Hastaların testi kendilerinin uygulayabildiği basit ve pratik bir testtir. Test makula hastalıklarını özellikle yaşa bağlı makula dejenerasyonunun (Sarı nokta hastalığı) tanısında yardımcı olur.
Uygulama Yöntemi:
– Yakın gözlüğünüzü varsa takınız resimde görülen şemayı aydınlatılması iyi olan bir ortamda, okuma mesafesinde tutunuz.
– Önce bir gözünüzü elinizle kapatınız ve diğer gözünüzle tam ortadaki noktaya bakınız. Resimdeki büyük karenin 4 köşesini ve çizgileri düzgün görüp göremediğinize dikkat ediniz.
– Aynı muayeneyi diğer gözünüzle de aynı şekilde tekrar ediniz.
– Eğer köşelerde veya çizgilerde bir silinme, dalgalanma, kırılma, bulanık görme, kesintiye uğrama, merkezdeki çizgilerde eğrilme görüyorsanız, sizde makula hastalıkları belirtileri var demektir.)
TEDAVİ: Genel olarak geri dönüşü olmayan bir hastalıktır. Ancak ilerlemesi azaltılır veya bazı olgularda durdurulur. Kuru tip için belirgin bir tedavi yöntemi yoktur; ancak çeşitli vitamin ve mineral takviyeleri bazı antioksidan özelliğe sahip olan ilaçların (Multivitamin preparatları) hastalığın gidişini yavaşlattığı bildirilmiştir.

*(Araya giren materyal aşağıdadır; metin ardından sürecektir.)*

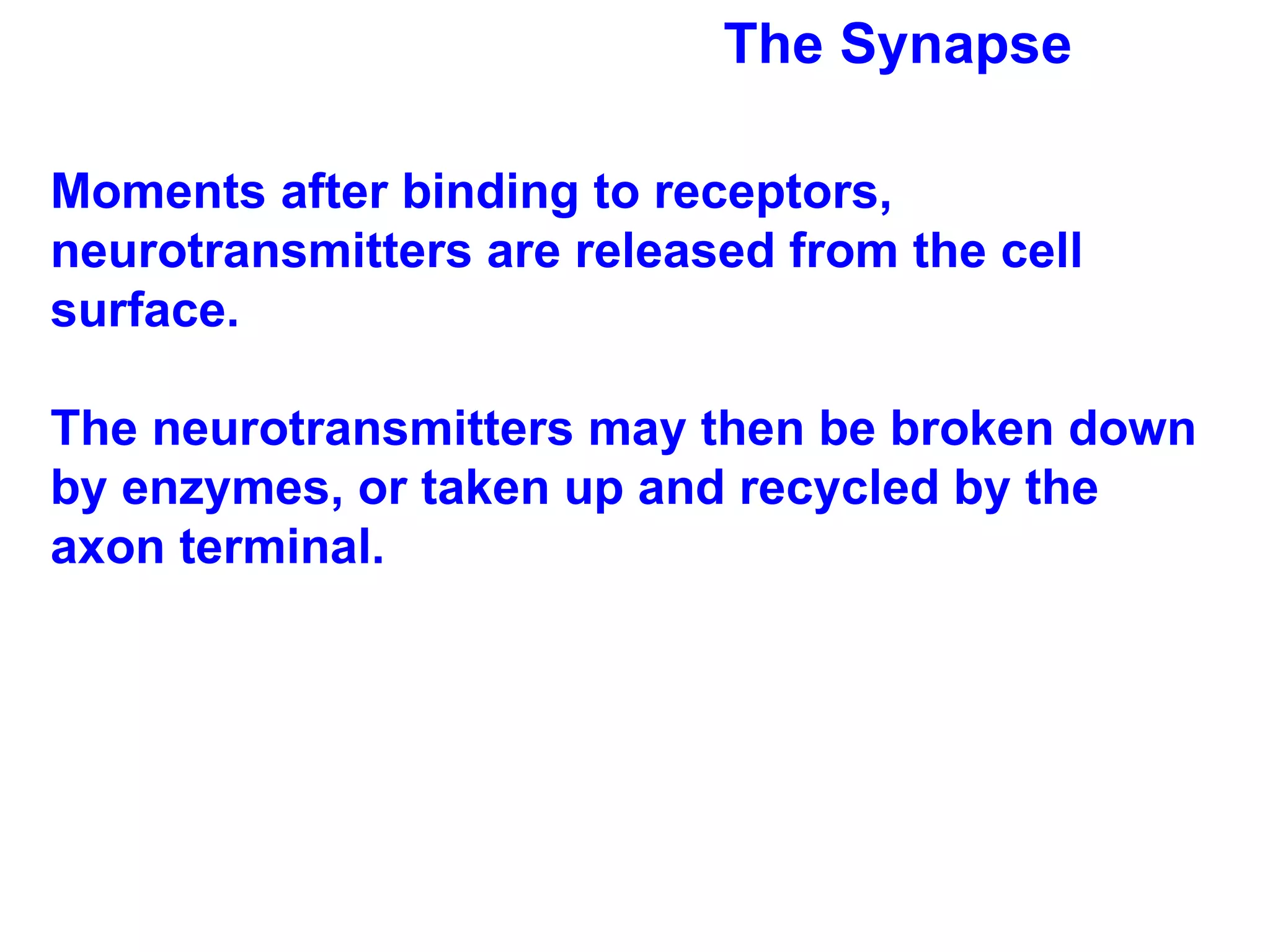 The Synapse

Moments after binding to receptors, neurotransmitters are released from the cell surface.

The neurotransmitters may then be broken down by enzymes, or taken up and recycled by the axon terminal.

Yaş tipte ise yıllar içerisinde çok değişik tedavi yöntemleri uygulanmıştır. Bunlar içerisinde en çok kabul gören ve güncel olan tedavi göz içine uygulanan anti-VEGF ilaç enjeksiyonlarıdır. Ameliyathane şartlarında göz içine enjeksiyon şeklinde uygulanan Anti-VEGF ilaç tedavisi ise günümüzde en değerli tedavi yöntemidir. Hastanın mevcut görmesini arttıran tek tedavi yöntemidir. Bu yöntemde ilaç göz içine enjekte edilerek anormal damar gelişiminin engellenmesi ve gelişmiş olan damarların ise kapatılması sağlanır. Yeni damar oluşumunu tetikleyen faktörleri baskılamak için tedavinin ilk başlarında birden fazla enjeksiyona ihtiyaç duyulabilir. Bu tedavi ile yaş tip sarı nokta hastalığında 1 yıllık sürede mevcut görmeyi koruyabilme oranı, %90 ın üzerindedir. Yine aynı sürede görme artışı sağlayabilme oranı %30 civarındadır. Görme kaybının önlenmesi ve hatta görme artışı sağlanabilmesi için, yapılan bu enjeksiyonlar belli aralıklarla tekrarlanır.Takip süresinde hastalık nüks edebilir. Bu durumunda tekrar göz içine enjeksiyon yapılması gerekebilir.